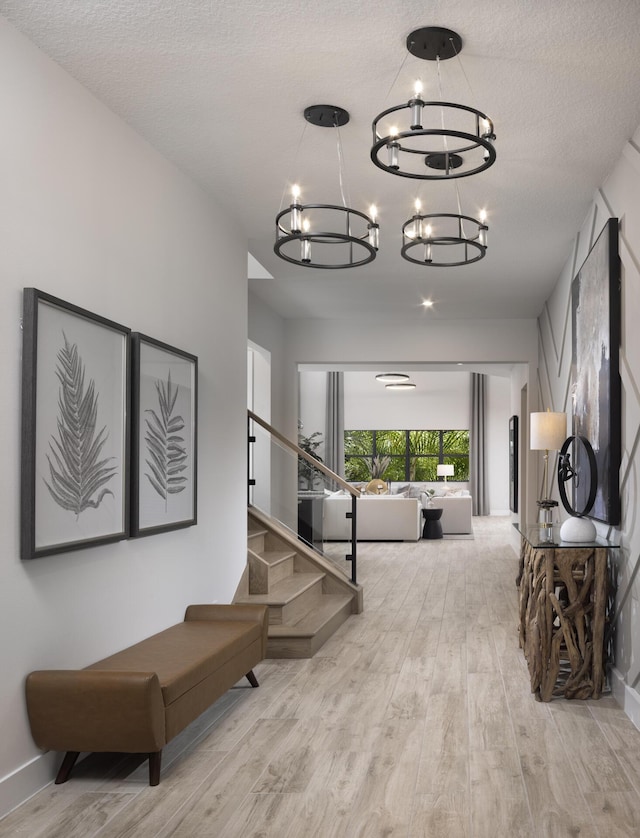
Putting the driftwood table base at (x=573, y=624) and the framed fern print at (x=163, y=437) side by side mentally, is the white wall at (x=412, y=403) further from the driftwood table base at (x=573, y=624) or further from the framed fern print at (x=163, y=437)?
the driftwood table base at (x=573, y=624)

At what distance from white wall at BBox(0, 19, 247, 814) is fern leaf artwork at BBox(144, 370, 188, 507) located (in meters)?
0.26

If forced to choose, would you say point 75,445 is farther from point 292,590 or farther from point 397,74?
point 292,590

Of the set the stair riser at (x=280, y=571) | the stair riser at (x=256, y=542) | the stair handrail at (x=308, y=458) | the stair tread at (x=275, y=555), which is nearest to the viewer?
the stair riser at (x=280, y=571)

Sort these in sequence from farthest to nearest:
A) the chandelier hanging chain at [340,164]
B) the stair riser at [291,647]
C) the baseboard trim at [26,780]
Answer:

--- Written task ---
Rewrite every entry with "white wall" changed to "gray wall" and everything else kept the same. Leave the pictures out.

--- Written answer ---
Putting the driftwood table base at (x=573, y=624) and the framed fern print at (x=163, y=437) side by side mentally, is the gray wall at (x=412, y=403) further from the driftwood table base at (x=573, y=624) or further from the framed fern print at (x=163, y=437)?
the driftwood table base at (x=573, y=624)

At what distance from gray wall at BBox(0, 19, 247, 814) is fern leaf artwork at BBox(144, 370, 188, 507) located (in meters)?
0.26

If forced to choose, would you say point 75,445 is farther from point 292,590 or farther from point 397,74?
point 292,590

Of the set the stair riser at (x=280, y=571) | the stair riser at (x=256, y=542) | the stair handrail at (x=308, y=458) | the stair tread at (x=275, y=555), which is nearest to the viewer?
the stair riser at (x=280, y=571)

Sort these in sequence from farthest to nearest:
A) the chandelier hanging chain at [340,164]
B) the stair riser at [291,647]
C) the baseboard trim at [26,780]
Answer:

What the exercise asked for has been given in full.